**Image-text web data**
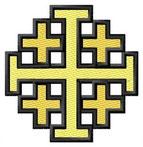 ЗОЛОТОЙ ИЕРУСАЛИМСКИЙ КРЕСТ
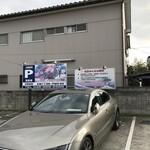 廻転寿司 海鮮 - 【2016.11.4】近くの駐車場。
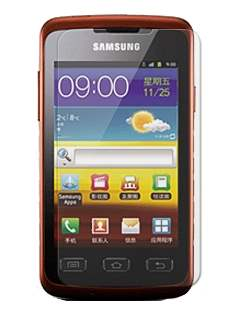 Samsung Galaxy Xcover S5690 Ultraclear Screen Protector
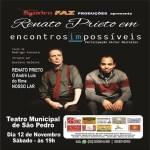 """EVENTO – Teatro Municipal de São Pedro da Aldeia apresenta """"Encontros Impossíveis"""" neste sábado (12)"""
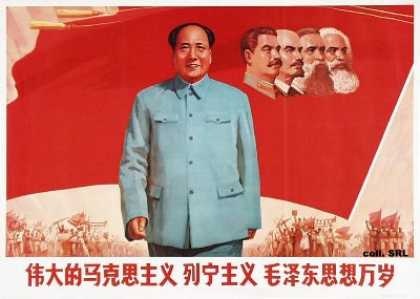 Long live great Marxism-Leninism-Mao Zedong Thought (1971)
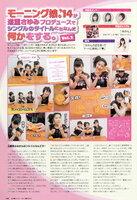 CD&DL Data Morning Musume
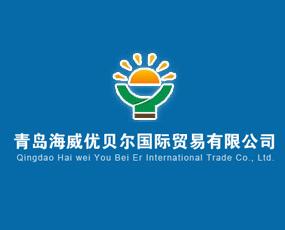 青岛海威优贝尔国际贸易有限公司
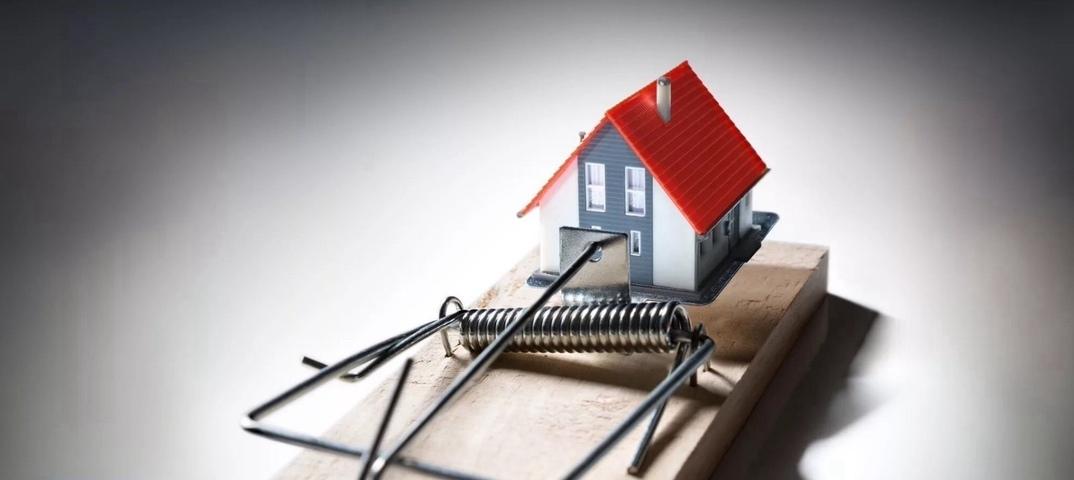 наложение обременения на недвижимость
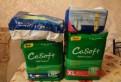 Подгузники для взрослых Casoft Adult Diapers XL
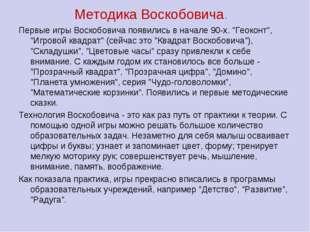 "Методика Воскобовича. Первые игры Воскобовича появились в начале 90-х. ""Геоко"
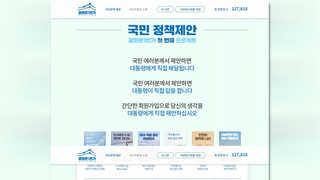 청와대, 국민정책제안 사이트 '광화문1번가' 운영 개시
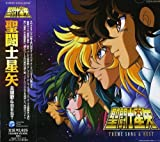 Saint Seiya Thema Best (2006-06-21)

**REQUIRED WORK**
Please retype the lines from the one that contains "CD&DL Data Morning Musume" through the final line of the data, both included, without any pictures.

**WRITTEN RESPONSE**
 CD&DL Data Morning Musume
 青岛海威优贝尔国际贸易有限公司
 наложение обременения на недвижимость
 Подгузники для взрослых Casoft Adult Diapers XL
 "Методика Воскобовича. Первые игры Воскобовича появились в начале 90-х. ""Геоко"
 청와대, 국민정책제안 사이트 '광화문1번가' 운영 개시
 Saint Seiya Thema Best (2006-06-21)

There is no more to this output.